-- PASSAGE TO READ --

I think the only question to resolve is whether it is ok to build haddock and ghcTags at stage1. How do you want to resolve this without leaving this patch in limbo?

alpmestan added inline comments.Dec 21 2018, 6:38 AM
hadrian/doc/cross-compile.md
19

Don't we want to replace this line with an instruction to set finalStage = Stage1 ?

hadrian/doc/user-settings.md
156

I think it wouldn't hurt to repeat here quickly something like "..., or to build a Stage1 compiler (e.g for a cross-compiler) by setting finalStage = Stage1.

hadrian/src/Rules.hs
48

Just a nitpick (you can leave it as is I won't mind), but [Stage0 .. finalStage] would probably be simpler.

50

What does this resolve to by default for Stage3?

Somewhat relatedly, shouldn't we refine the package list further? There are packages that we need "to build the next stage" and there are packages that should be built by the finalStage compiler only, the ones that'll ship with the binary distribution, no? It might be useful (not necessarily in this diff) to reflect that split and guarantee that we never build something that we don't need and that we build everything we must ship with.

hadrian/src/Settings/Default.hs
124

How about stage3Packages ?

hadrian/src/UserSettings.hs
58

Shouldn't it be Stage2 by default?

mpickering added inline comments.Dec 21 2018, 6:52 AM
hadrian/doc/cross-compile.md
19

I don't think so because I think the original implementation of stage1Only was broken so I'm not sure that it would work the same as in make.

hadrian/src/Rules.hs
48

I don't think that is the same as [Stage0 .. Stage0] = [Stage0] not [].

50

Yes that might be useful but a further refinement that I don't want to do in this diff. We can make a ticket after this is merged.

hadrian/src/Settings/Default.hs
124

What should that contain?

hadrian/src/UserSettings.hs
58

Woops yes.

-- PROVIDED MATERIAL --
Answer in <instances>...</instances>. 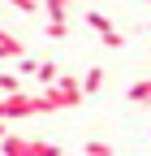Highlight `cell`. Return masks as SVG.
I'll return each mask as SVG.
<instances>
[{
  "instance_id": "13",
  "label": "cell",
  "mask_w": 151,
  "mask_h": 156,
  "mask_svg": "<svg viewBox=\"0 0 151 156\" xmlns=\"http://www.w3.org/2000/svg\"><path fill=\"white\" fill-rule=\"evenodd\" d=\"M13 9H22V13H39V0H9Z\"/></svg>"
},
{
  "instance_id": "16",
  "label": "cell",
  "mask_w": 151,
  "mask_h": 156,
  "mask_svg": "<svg viewBox=\"0 0 151 156\" xmlns=\"http://www.w3.org/2000/svg\"><path fill=\"white\" fill-rule=\"evenodd\" d=\"M147 5H151V0H147Z\"/></svg>"
},
{
  "instance_id": "6",
  "label": "cell",
  "mask_w": 151,
  "mask_h": 156,
  "mask_svg": "<svg viewBox=\"0 0 151 156\" xmlns=\"http://www.w3.org/2000/svg\"><path fill=\"white\" fill-rule=\"evenodd\" d=\"M86 26H91V30H95V35H108V30H117V26H112V22H108V17L99 13V9H91V13H86Z\"/></svg>"
},
{
  "instance_id": "3",
  "label": "cell",
  "mask_w": 151,
  "mask_h": 156,
  "mask_svg": "<svg viewBox=\"0 0 151 156\" xmlns=\"http://www.w3.org/2000/svg\"><path fill=\"white\" fill-rule=\"evenodd\" d=\"M0 56H5V61H9V56H13V61H22V56H26L22 39H17V35H9V30H0Z\"/></svg>"
},
{
  "instance_id": "11",
  "label": "cell",
  "mask_w": 151,
  "mask_h": 156,
  "mask_svg": "<svg viewBox=\"0 0 151 156\" xmlns=\"http://www.w3.org/2000/svg\"><path fill=\"white\" fill-rule=\"evenodd\" d=\"M43 35H48V39H65V35H69V22H48Z\"/></svg>"
},
{
  "instance_id": "7",
  "label": "cell",
  "mask_w": 151,
  "mask_h": 156,
  "mask_svg": "<svg viewBox=\"0 0 151 156\" xmlns=\"http://www.w3.org/2000/svg\"><path fill=\"white\" fill-rule=\"evenodd\" d=\"M99 87H104V69L95 65V69H86V78H82V95H95Z\"/></svg>"
},
{
  "instance_id": "1",
  "label": "cell",
  "mask_w": 151,
  "mask_h": 156,
  "mask_svg": "<svg viewBox=\"0 0 151 156\" xmlns=\"http://www.w3.org/2000/svg\"><path fill=\"white\" fill-rule=\"evenodd\" d=\"M35 100H39V113H56V108H73V104H82L86 95H82V83H78V78L65 74V78H56L52 87H43Z\"/></svg>"
},
{
  "instance_id": "10",
  "label": "cell",
  "mask_w": 151,
  "mask_h": 156,
  "mask_svg": "<svg viewBox=\"0 0 151 156\" xmlns=\"http://www.w3.org/2000/svg\"><path fill=\"white\" fill-rule=\"evenodd\" d=\"M30 156H61L56 143H43V139H30Z\"/></svg>"
},
{
  "instance_id": "9",
  "label": "cell",
  "mask_w": 151,
  "mask_h": 156,
  "mask_svg": "<svg viewBox=\"0 0 151 156\" xmlns=\"http://www.w3.org/2000/svg\"><path fill=\"white\" fill-rule=\"evenodd\" d=\"M0 91H5V95H17V91H22V78L9 74V69H0Z\"/></svg>"
},
{
  "instance_id": "12",
  "label": "cell",
  "mask_w": 151,
  "mask_h": 156,
  "mask_svg": "<svg viewBox=\"0 0 151 156\" xmlns=\"http://www.w3.org/2000/svg\"><path fill=\"white\" fill-rule=\"evenodd\" d=\"M82 152H86V156H112V147H108L104 139H91V143H86Z\"/></svg>"
},
{
  "instance_id": "8",
  "label": "cell",
  "mask_w": 151,
  "mask_h": 156,
  "mask_svg": "<svg viewBox=\"0 0 151 156\" xmlns=\"http://www.w3.org/2000/svg\"><path fill=\"white\" fill-rule=\"evenodd\" d=\"M35 78H39L43 87H52L56 78H61V74H56V61H39V69H35Z\"/></svg>"
},
{
  "instance_id": "4",
  "label": "cell",
  "mask_w": 151,
  "mask_h": 156,
  "mask_svg": "<svg viewBox=\"0 0 151 156\" xmlns=\"http://www.w3.org/2000/svg\"><path fill=\"white\" fill-rule=\"evenodd\" d=\"M129 100H134V104H147V108H151V78H138V83L129 87Z\"/></svg>"
},
{
  "instance_id": "14",
  "label": "cell",
  "mask_w": 151,
  "mask_h": 156,
  "mask_svg": "<svg viewBox=\"0 0 151 156\" xmlns=\"http://www.w3.org/2000/svg\"><path fill=\"white\" fill-rule=\"evenodd\" d=\"M17 69H22V74H35V69H39V61H35V56H22V61H17Z\"/></svg>"
},
{
  "instance_id": "15",
  "label": "cell",
  "mask_w": 151,
  "mask_h": 156,
  "mask_svg": "<svg viewBox=\"0 0 151 156\" xmlns=\"http://www.w3.org/2000/svg\"><path fill=\"white\" fill-rule=\"evenodd\" d=\"M5 134H9V126H5V122H0V139H5Z\"/></svg>"
},
{
  "instance_id": "5",
  "label": "cell",
  "mask_w": 151,
  "mask_h": 156,
  "mask_svg": "<svg viewBox=\"0 0 151 156\" xmlns=\"http://www.w3.org/2000/svg\"><path fill=\"white\" fill-rule=\"evenodd\" d=\"M43 13H48V22H65L69 0H43Z\"/></svg>"
},
{
  "instance_id": "2",
  "label": "cell",
  "mask_w": 151,
  "mask_h": 156,
  "mask_svg": "<svg viewBox=\"0 0 151 156\" xmlns=\"http://www.w3.org/2000/svg\"><path fill=\"white\" fill-rule=\"evenodd\" d=\"M0 152L5 156H30V139L26 134H5L0 139Z\"/></svg>"
}]
</instances>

-- WHAT YOU HAVE TO DO --
Copy the code review thread from "I think the only" to "patch in limbo?", switching "patch" to "diff". The records were taken from a different source than the code review thread.

-- FULL ANSWER --
I think the only question to resolve is whether it is ok to build haddock and ghcTags at stage1. How do you want to resolve this without leaving this diff in limbo?